On July 17, 2022, just two weeks before the fatal crash, Shirilla was driving on Interstate 71 with Russo as a passenger when she threatened to crash the car, apparently upset over a disagreement they had had, according to a prosecutor’s filing.
Russo called his mother by phone and asked to be picked up during the disagreement. One of his friends ended up going to get him. The friend was on the phone with Russo when he heard Shirilla say: “I will crash this car right now.”
When the friend pulled up to pick up Russo, he found Shirilla’s car pulled over on the side of the road with the passenger-side door open. The friend saw her "striking Dominic with both of her hands. Dominic then exited the vehicle and left,” the filing said.
During another conflict in July 2022, Russo recorded Shirilla making threats toward him.
Videos from Russo’s cellphone revealed that the two got into an altercation, and Shirilla was heard “repeatedly degrading Dominic, threatening him, and damaging his property,” the court filing said.
Dominic wasn’t comfortable letting her inside his home, the filing said, and he was heard trying to calm Shirilla down, to no avail.
Shirilla instead was heard banging on the house door demanding to be let inside and calling him “degrading and highly inappropriate names.”
She threatened to key his car and break off the door handle, verbally counted down multiple times to force him to let her in and said, “You’re gonna come open this door right now or there’s gonna be a serious f---ing problem.”
He ultimately stopped recording and called his mother for help.
Shirilla’s defense argued that the situation wasn’t one-sided and that she and Russo mutually fought with each other. Her attorneys also argued that whether she crashed the car intentionally couldn’t be determined.
'U are the last person to deserve this'
After Russo’s death, Shirilla flooded his online obituary with photos of the two.

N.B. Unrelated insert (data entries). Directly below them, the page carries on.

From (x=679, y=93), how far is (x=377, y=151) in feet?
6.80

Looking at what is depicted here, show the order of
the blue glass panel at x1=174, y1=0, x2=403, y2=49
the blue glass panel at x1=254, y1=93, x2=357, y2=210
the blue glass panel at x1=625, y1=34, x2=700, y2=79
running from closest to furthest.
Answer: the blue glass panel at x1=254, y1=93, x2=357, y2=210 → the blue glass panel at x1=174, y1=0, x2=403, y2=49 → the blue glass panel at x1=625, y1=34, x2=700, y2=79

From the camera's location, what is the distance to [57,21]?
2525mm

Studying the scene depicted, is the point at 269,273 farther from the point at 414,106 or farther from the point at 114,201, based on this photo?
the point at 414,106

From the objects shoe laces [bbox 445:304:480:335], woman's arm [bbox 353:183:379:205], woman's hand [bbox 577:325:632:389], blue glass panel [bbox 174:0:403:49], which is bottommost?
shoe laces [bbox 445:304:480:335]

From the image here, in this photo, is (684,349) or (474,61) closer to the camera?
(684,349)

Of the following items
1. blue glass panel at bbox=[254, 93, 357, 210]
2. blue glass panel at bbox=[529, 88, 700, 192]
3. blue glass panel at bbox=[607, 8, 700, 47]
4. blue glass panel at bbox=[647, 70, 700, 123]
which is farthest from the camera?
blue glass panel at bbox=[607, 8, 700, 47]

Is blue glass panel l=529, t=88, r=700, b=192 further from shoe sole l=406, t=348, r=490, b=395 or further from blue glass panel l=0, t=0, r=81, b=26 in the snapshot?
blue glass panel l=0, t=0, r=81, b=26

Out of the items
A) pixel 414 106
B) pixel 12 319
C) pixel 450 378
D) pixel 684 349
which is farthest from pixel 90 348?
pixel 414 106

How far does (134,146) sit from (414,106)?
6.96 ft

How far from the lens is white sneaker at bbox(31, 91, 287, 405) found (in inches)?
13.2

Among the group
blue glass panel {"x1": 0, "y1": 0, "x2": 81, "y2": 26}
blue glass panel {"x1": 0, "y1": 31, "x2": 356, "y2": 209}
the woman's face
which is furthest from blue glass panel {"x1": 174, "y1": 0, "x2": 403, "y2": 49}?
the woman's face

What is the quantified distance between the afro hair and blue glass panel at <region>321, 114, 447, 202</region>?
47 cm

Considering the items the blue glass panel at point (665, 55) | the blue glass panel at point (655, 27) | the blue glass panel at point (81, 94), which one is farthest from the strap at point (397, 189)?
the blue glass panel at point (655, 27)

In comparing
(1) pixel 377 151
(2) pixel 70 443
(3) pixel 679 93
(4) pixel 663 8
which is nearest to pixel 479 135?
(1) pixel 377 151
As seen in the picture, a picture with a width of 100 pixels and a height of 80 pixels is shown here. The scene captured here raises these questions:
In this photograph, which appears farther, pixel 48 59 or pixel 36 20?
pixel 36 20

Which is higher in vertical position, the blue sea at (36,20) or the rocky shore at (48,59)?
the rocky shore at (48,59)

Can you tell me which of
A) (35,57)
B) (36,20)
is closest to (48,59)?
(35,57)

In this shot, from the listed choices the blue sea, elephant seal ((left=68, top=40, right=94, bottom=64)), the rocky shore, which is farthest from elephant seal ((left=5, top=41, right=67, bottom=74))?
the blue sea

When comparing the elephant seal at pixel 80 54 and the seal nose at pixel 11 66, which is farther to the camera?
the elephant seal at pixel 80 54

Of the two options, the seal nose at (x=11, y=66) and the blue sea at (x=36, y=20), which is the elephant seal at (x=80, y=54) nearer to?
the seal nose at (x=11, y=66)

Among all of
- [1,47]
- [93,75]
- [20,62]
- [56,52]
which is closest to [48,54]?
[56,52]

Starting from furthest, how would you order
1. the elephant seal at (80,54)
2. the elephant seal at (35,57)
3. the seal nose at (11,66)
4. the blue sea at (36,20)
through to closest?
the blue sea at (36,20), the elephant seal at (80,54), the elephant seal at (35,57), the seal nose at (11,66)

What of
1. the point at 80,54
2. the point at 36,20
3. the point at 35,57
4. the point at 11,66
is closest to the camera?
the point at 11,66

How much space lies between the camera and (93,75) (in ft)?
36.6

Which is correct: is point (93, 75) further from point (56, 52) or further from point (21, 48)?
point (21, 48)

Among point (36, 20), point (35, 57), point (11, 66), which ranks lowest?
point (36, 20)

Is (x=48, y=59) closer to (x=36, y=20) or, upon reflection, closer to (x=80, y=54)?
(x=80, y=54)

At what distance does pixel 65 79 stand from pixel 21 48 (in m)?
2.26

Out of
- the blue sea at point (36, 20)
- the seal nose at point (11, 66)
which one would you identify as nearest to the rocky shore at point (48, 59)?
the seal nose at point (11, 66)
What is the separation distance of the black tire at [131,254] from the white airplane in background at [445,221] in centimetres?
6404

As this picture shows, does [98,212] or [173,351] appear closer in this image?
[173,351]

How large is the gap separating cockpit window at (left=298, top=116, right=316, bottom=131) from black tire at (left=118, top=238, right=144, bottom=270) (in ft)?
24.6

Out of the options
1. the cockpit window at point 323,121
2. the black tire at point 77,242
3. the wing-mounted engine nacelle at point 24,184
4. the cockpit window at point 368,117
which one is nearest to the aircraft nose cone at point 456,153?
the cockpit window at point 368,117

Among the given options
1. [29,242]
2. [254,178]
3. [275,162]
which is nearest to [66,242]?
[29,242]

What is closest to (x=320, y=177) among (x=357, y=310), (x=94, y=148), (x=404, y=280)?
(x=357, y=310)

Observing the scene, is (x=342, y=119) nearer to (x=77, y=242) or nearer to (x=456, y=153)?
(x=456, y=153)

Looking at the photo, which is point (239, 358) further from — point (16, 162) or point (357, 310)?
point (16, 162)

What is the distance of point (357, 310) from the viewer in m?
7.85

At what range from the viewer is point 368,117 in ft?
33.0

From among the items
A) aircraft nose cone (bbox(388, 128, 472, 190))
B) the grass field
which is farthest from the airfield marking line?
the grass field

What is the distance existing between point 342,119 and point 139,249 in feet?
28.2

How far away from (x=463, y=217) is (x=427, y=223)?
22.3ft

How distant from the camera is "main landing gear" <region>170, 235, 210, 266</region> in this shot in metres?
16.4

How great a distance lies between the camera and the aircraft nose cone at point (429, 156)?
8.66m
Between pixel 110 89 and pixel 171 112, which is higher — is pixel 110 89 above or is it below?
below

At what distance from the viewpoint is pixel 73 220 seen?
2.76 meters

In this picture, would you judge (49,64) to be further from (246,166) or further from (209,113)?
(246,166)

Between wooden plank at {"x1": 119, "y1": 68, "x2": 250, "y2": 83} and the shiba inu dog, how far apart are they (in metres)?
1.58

In a post on Aug. 24, 2022, she shared a photo of the couple at Universal Studios, with the caption: “I miss you nug. I still feel like your just going to walk in the door any second. I miss your laugh your perfect smile.”
“God u are the last person to deserve this you had such a perfect life ahead of you … I wish I told you all this more. Please wait for me.”
Throughout August she posted multiple pictures of the two together, including prom photos.
Crash was 'methodical, deliberate, intentional'
Shirilla was found guilty of four counts of felonious assault, two of aggravated vehicular homicide, one of drug possession and one of possessing criminal tools, in addition to four counts of murder.
Cuyahoga County Common Pleas Judge Nancy Margaret Russo gave a blistering rebuke of Shirilla's actions when she announced the verdict, calling Shirilla "literal hell on wheels."
"Her actions were controlled, methodical, deliberate, intentional and purposeful. This was not reckless driving. This was murder," Russo said.
"The video clearly shows the purpose and intent of the defendant: She chose a path of death and destruction that day," she added.
She said Shirilla drove on purpose around 5:30 a.m. — an hour when not many witnesses would be around, along a path she didn’t routinely use but had visited a few days before.
"She had a mission, and she executed it with precision. The mission was death," Russo said.